ŞANLIURFA’DAN TURİZM AÇILIMI: SADECE ÇİĞKÖFTE VE İSOT’TAN İBARET DEĞİLİZ
Dünyanın gözünün üzerinde olduğu her iki bölge; Göbeklitepe ve Karahantepe’de, 400 bin nüfuslu Haliliye ilçesi sınırları içinde. Haliliye Belediye Başkanı Mehmet Canpolat ile makamında buluştuk. Karahantepe’nin, Kültür Varlıkları ve Müzeler Genel Müdürlüğü tarafından ören yeri statüsüne alınması, Göbeklitepe’nin ise hali hazırda UNESCO Dünya Mirası Listesi’nde olmasının ciddi bir turist baskısı yarattığını ve son 10 ayda yaklaşık 750 bin turisti bölgelerinde ağırladıklarını anlattı. Hedef yıl sonuna kadar Şanlıurfa’ya 1 milyon turist getirmek. Peki, hazırlar mı? Şöyle cevaplıyor:
“Bölgemizdeki tek ve belki de en büyük eksiklik ‘yatak’ kapasitesinin düşük olmasıydı. Bu doğrultuda belediyemize ait bir binamızı 180 yataklı otele dönüştürdük. Önümüzdeki ay hizmete girecek. 9 katlı bir binamızı da hastane yapılması için Sağlık Bakanlığı’na devrettik. Şanlıurfa’nın unutulmaya yüz tutmuş meslekleri; ahşap oymacılığı, bakır işleme, tespih ustalığı ve culhacılık da Geleneksel El Sanatları Merkezi’miz (GESEM)’de ayakta tutulmaya çalışılıyor. Mesleklerin kaybolmaması için usta-çırak ilişkisi ile yeni öğrenciler yetiştiriliyor. 12 bin yıllık Şanlıurfa bugüne kadar 42 medeniyete ev sahipliği yapmış ve her medeniyet şehrimize birbirinden kıymetli eserler bırakmıştır. Urfa’mız Peygamberler şehridir, birçok Peygamber ve Evliya da kadim şehrimizde yaşamıştır. Çiğköftemiz, isotumuz, kebabımız ve fıstığımız ile ünlüyüz elbette ama sadece bunlardan da ibaret değiliz. Potansiyelimiz daha büyük. Muhakkak kullanmalıyız. Yanı başımızdaki Gaziantep bunu başardı, biz neden başaramayalım? Tek yapmak gereken yatırım ve tanıtımdır.”

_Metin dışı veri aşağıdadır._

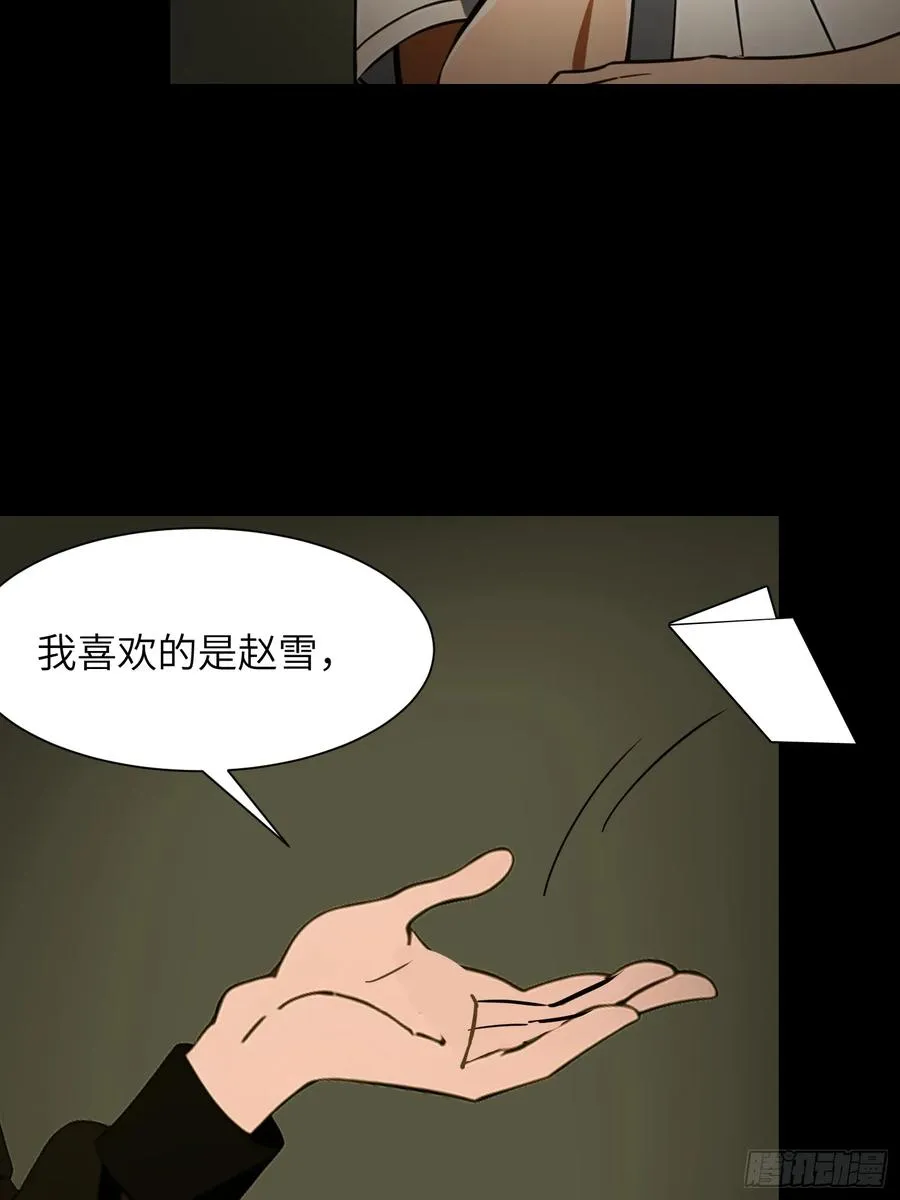 36 这种鬼地方一点价值也没有26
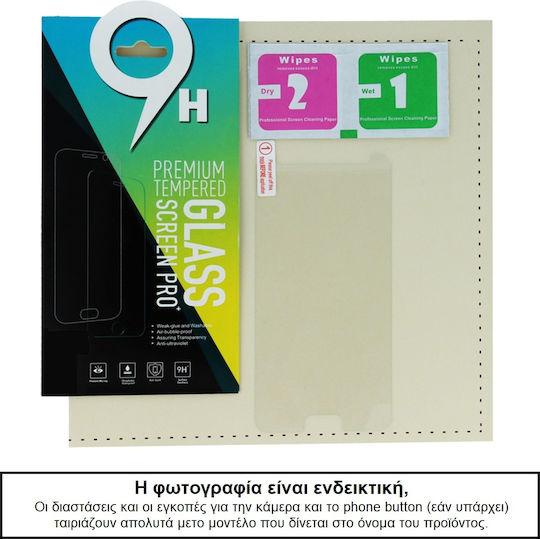Tempered Glass (Poco F2 Pro)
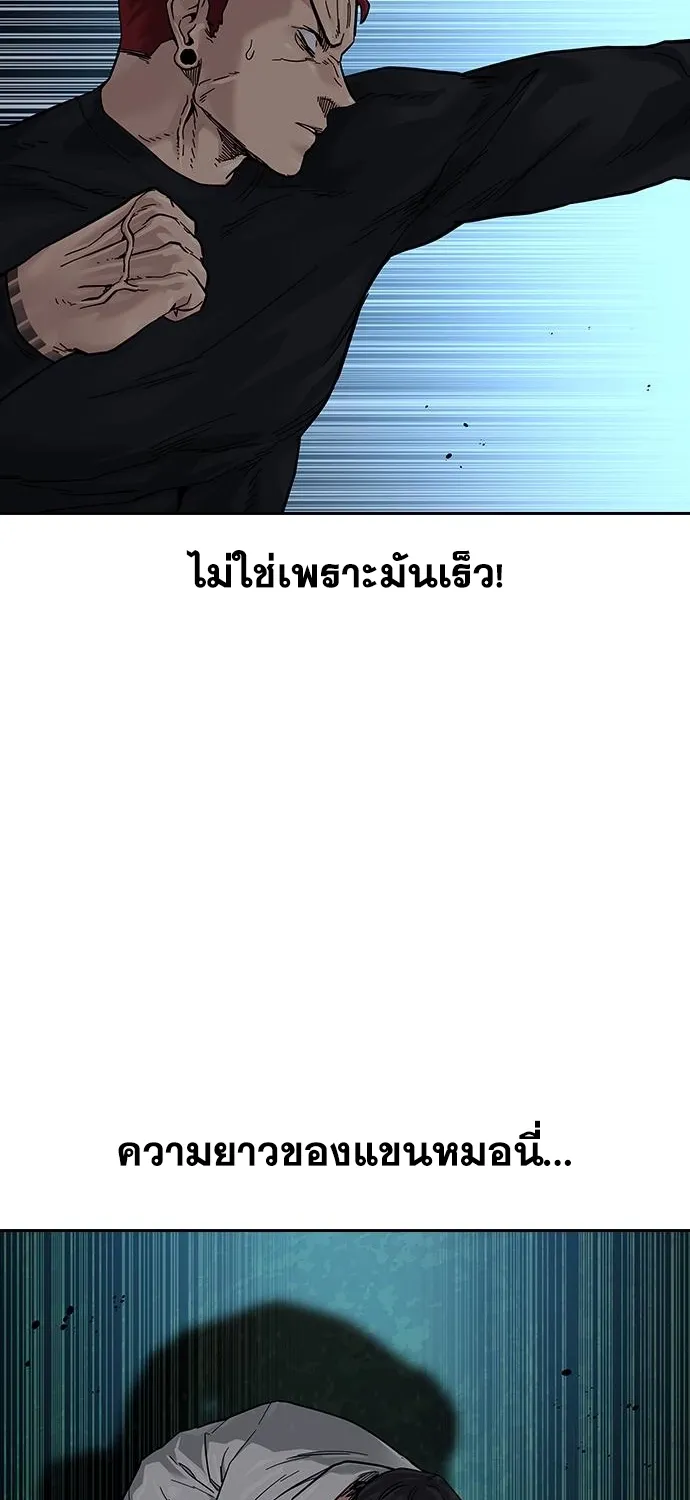 To Not Die เหยื่ออย่างผมต้องรอด - หน้า 38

GÖBEKLİTEPE GASTRONOMİ MERKEZİ AÇILDI
Kebabı, tepsi ve isot yemekleri, isot reçeli, kadayıfı, menengiç kahvesi, mırrası... Kısaca A’dan Z’ye tüm yöresel lezzetleri Göbeklitepe Gastronomi Merkezi’nde tadabilir, sonrasında Urfa’nın geleneksel sıra gecesine katılabilirsiniz. ‘Nereden biliyorsun?’ derseniz, ‘Deneyimledim de oradan.’ Gerçekten de yediğim en iyi yemeklerdendi. Ellerine sağlık.